PROMPT —
Line by line, repeat all the material exactly as it appears.

EXTRACTED INFORMATION —
============================================================
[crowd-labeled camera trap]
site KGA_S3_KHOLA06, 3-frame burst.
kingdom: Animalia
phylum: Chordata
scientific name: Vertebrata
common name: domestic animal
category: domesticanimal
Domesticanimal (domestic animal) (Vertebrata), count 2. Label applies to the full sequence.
============================================================
WRITTEN ANSWER —
[crowd-labeled camera trap]
site KGA_S3_KHOLA06, 3-frame burst.
kingdom: Animalia
phylum: Chordata
scientific name: Vertebrata
common name: domestic animal
category: domesticanimal
Domesticanimal (domestic animal) (Vertebrata), count 2. Label applies to the full sequence.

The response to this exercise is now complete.